President George W. Bush no doubt had good intentions when he greatly expanded the federal role in education on the grounds that America was falling behind its foreign competitors in preparing its children for the 21st century. But “No Child” hasn’t delivered the results it promised.
The Obama administration is allowing several states waivers to avoid the consequences of not meeting strict performance standards of the act. Meanwhile, the Department of Education is trying to reshape “No Child” into something more effective.
Give it up. Washington is too far away from classrooms to be an effective driver of student performance or real education reform. And that extra layer of bureaucracy robs valuable resources from students.

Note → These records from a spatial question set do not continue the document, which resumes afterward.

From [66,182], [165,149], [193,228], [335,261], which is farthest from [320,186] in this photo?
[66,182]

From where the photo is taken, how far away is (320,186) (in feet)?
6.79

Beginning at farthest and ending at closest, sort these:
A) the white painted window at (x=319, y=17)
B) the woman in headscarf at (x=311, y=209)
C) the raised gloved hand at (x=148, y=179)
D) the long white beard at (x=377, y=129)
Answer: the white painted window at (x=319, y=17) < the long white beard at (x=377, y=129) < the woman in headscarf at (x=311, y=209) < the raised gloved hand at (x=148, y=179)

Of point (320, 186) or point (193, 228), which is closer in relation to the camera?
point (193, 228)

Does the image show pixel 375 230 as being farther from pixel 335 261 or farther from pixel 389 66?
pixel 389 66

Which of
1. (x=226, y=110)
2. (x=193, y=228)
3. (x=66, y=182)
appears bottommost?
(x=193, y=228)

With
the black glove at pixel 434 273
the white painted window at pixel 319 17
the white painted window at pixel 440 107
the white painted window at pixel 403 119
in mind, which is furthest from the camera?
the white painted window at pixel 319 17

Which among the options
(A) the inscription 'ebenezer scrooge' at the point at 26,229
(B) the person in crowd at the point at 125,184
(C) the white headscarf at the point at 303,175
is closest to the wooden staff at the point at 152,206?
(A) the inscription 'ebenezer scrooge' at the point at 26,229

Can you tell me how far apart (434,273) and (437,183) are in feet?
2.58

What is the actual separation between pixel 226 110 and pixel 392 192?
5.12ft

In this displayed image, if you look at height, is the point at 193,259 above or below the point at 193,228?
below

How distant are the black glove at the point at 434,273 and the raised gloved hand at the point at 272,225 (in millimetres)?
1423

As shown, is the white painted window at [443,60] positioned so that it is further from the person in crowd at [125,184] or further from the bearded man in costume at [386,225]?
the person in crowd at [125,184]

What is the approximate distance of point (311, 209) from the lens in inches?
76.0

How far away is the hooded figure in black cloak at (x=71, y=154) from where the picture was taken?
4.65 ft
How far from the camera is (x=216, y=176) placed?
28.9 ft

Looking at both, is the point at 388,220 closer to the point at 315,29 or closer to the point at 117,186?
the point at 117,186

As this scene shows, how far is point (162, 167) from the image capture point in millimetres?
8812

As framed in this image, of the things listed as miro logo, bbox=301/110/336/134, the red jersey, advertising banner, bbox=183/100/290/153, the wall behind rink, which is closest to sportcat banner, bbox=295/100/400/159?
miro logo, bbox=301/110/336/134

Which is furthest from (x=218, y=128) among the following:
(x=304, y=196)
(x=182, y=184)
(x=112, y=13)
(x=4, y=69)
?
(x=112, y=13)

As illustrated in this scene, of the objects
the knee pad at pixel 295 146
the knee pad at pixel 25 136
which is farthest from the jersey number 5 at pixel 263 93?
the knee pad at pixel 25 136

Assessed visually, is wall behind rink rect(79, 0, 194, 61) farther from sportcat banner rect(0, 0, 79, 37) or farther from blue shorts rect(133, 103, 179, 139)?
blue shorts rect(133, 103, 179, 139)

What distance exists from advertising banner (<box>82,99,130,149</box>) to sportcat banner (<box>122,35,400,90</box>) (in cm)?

The Office of Management and Budget estimates that states and local governments spend 7 million hours a year meeting the paperwork burden of No Child Left Behind, at a cost that exceeds $150 million. That’s money that should go directly to educating students. Similarly, the government’s K-12 education budget has ballooned to $50 billion a year, with more than 100 separate programs, many of them redundant, according to the General Accounting Office.
Since 1965, presidents and congressmen from both political parties have believed they could “get it right,” says Lindsey Burke, a policy analyst at The Heritage Foundation. Yet even as federal involvement has grown, and after spending $800 billion, student performance has lagged.
The Obama administration’s recommendations for a reauthorization of No Child Left Behind, which has stalled in the House, would not ameliorate the current broken system.
It’s time to admit defeat. In a way, the administration already has, with its recent announcement allowing states waivers from impending provisions, such as math and reading benchmarks. States that accept the waivers may breathe an initial sigh of relief, but they may ultimately indenture themselves more deeply to federal oversight by agreeing to specific reforms not yet announced.
The waiver came as a relief to states’ education officials. Since state departments of education are looking to increase standards on proficiency tests, officials knew they wouldn’t make national targets under current law.
States have risen to the challenge of education reform. They are closest to the classrooms and the needs of their children and should be allowed to structure reforms tailored to their communities.
No Child Left Behind should be left behind.